The dhoti is the typically traditional style of Indian men's wear. It is essentially a rectangular piece of cloth which is wrapped in a rather complex manner around the waist and the legs. As regards the way of wearing a dhoti, there are more than 60 different ways of wearing it. The dhoti is white or cream in colour most of the times. However, black and other darker hues may also be resorted to at times in order to create more vivid and vibrant ensembles. In northern India, it is worn with a Kurta on top, the combination known simply as "Dhoti Kurta".
A churidar is a baggy drawstring trouser that bunches up tightly along the lower calf. Worn traditionally with Kameez or Kurta, its name comes from the word 'Choori' meaning bangles. The bunched folds along the bottom half of the calf gives the effect of several bangles worn together. It is essentially a long-fitting pyjama worn by the North Indian groom. Churidars are usually fine muslins or cottons, in white colour. The traditional churidar is tied with a nara at the waist. A churidar is a perfect accompaniment to sherwanis as well.
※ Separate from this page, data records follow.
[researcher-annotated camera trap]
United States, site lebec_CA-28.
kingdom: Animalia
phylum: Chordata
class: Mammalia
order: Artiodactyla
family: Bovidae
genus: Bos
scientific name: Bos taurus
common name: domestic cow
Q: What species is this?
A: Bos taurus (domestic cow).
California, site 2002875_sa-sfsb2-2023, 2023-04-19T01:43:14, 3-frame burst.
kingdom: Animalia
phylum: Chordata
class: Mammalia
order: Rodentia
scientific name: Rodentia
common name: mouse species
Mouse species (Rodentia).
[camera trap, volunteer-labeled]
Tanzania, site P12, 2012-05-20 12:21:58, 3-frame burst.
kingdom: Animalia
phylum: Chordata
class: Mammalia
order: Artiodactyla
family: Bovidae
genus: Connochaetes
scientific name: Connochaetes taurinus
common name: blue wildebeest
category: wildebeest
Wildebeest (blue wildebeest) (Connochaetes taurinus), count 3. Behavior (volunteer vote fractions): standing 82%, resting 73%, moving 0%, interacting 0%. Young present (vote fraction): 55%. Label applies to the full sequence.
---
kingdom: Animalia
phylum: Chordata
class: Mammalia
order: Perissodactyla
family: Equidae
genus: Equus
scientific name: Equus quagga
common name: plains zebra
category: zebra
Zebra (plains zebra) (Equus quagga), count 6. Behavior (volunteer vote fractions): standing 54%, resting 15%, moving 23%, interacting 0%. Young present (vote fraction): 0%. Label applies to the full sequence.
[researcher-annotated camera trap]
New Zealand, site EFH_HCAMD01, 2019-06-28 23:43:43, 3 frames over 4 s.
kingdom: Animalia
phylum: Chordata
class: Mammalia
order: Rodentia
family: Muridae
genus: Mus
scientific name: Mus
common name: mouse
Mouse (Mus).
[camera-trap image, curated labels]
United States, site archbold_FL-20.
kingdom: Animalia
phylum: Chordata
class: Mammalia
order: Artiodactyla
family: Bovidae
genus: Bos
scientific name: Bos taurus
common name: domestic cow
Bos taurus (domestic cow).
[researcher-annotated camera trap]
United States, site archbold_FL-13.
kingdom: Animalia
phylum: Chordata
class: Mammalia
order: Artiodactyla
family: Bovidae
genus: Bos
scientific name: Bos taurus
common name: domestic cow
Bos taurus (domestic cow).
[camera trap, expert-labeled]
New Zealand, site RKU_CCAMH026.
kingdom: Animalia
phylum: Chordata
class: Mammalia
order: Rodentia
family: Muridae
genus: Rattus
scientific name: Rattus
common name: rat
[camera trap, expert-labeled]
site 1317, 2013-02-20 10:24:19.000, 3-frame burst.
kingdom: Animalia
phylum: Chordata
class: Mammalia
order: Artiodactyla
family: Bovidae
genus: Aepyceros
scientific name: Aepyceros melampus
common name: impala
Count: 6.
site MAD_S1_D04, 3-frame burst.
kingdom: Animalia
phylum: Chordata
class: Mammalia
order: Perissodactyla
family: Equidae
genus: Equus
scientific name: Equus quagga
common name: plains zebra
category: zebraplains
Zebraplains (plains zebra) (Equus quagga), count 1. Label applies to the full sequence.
Angavastram is pieces of cloth worn during festivals and auspicious events by men in India. This piece was generally wrapped round the waist, more or less in the manner observed on the sculptures of Sanchi, Amaravati
, or Nagarjunikonda, by Brahmin
classes when within the temple or when actually bowing to the deities therein installed. Angavastram is available in pure silk. It can be worn quite well by itself, or along with the matching angavastram draped over the shoulder, one can wear the cotton handloom dhoti with a zari border.
Jodhpuris are one of the most elegant of Indian men's wear. The traditional men's wear are designed with lot of embroidery work like phulkari
, zardoji and other heavy embroidery works, which are different styles of Indian embroidery that have been handed down from generation to generation. Thus embroidery has passed on from the female arena to men's wear as well.
Sherwani has a timeless appeal, revealing its elegance as wedding attire. Sherwani is a long coat-like garment worn by men, very similar to an achkan
. It is worn over the Salwar Kameez. The sherwani coat fits close to the body, fastened in the front with buttons, and extends to slightly below knee-length. Sherwanis are usually embroidered or detailed in some way. It attains perfection with the superb fits and rich fabrics, embellished with embroidery that has been inspired by the diverse cultures of India.
Angarkha is a variation of the kurta, which ties in the front and is worn with a churidar- kurta. There are Angarkhas with hand embroidery too.
In the Hindi Language
, the turban is called a pagdi. The turban is a headdress, of Asian origin, consisting of a long scarf wound round the head or an inner hat. The turban comes in many shapes and sizes and the colour of turbans vary, with the cloth's length being up to 45 meters. Early Persians wore a conical cap sometimes encircled by bands of cloth, which may be considered one of the origins of the modern turban.
The Pajama Kurta is another commonly worn traditional dress. The kurta is a long, loose garment which almost reaches the knees. The pyjama is like a drawstring trouser which is light in weight. Materials with a soft fabric are used to make the kurta and pyjama. Though traditionally cotton is used to make the garments, occasionally silk and satin may also be used. The pyjama kurta is an all-rounder, worn both on formal occasions such as Holi
, religious ceremonies etc, as well as casually.
Fashion in India has undergone a constant process of evolution down the ages, from the angarkhas, choga
, sherwani and much more. With the passage of time, the handloom fabric, plain look and simple dressing styles of men have changed vastly. Today men are becoming very fashion conscious especially in urban areas. In rural and semi urban areas men are still adhered to the custom of Dhotis. Thus the Indian fashion scene for men has managed to retain its traditional roots while also adopting a modern outlook.